PROBLEM TO WORK ON: Return every line of the records that contains the string "patch". Treat uppercase and lowercase letters as different.

ENTRIES SUPPLIED:
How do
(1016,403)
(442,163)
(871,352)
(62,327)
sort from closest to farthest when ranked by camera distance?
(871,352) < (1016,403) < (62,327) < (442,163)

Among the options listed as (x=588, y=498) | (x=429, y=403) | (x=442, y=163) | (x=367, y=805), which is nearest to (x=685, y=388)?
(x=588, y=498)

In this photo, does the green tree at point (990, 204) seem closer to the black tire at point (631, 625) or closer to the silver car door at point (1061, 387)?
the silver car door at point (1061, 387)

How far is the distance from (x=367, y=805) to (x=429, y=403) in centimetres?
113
==
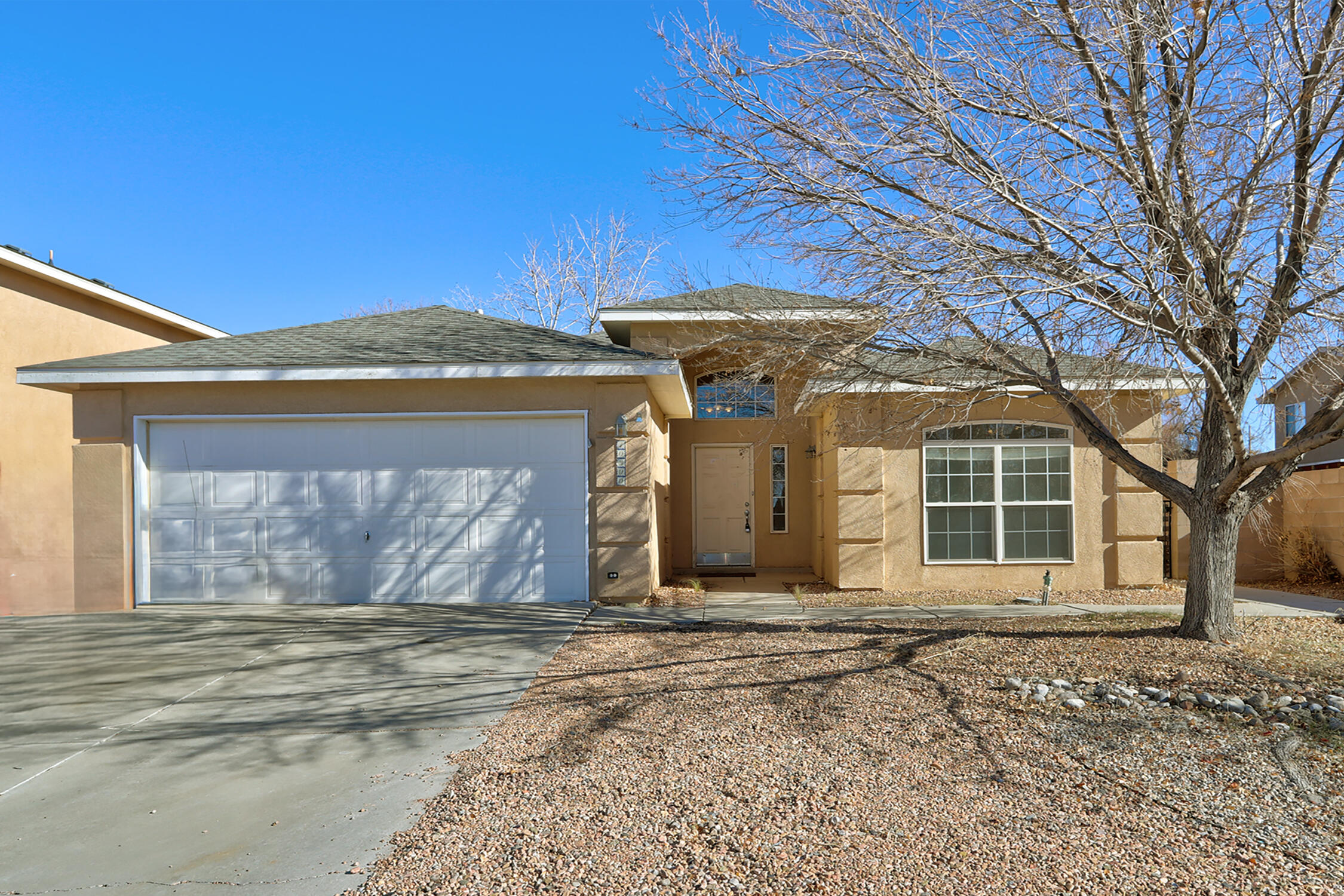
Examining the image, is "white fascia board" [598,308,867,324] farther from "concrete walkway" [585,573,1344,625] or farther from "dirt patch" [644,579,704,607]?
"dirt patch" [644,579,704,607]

SOLUTION:
Examining the image, is "white fascia board" [598,308,867,324] farther from "concrete walkway" [585,573,1344,625] or farther from "dirt patch" [644,579,704,607]?
"dirt patch" [644,579,704,607]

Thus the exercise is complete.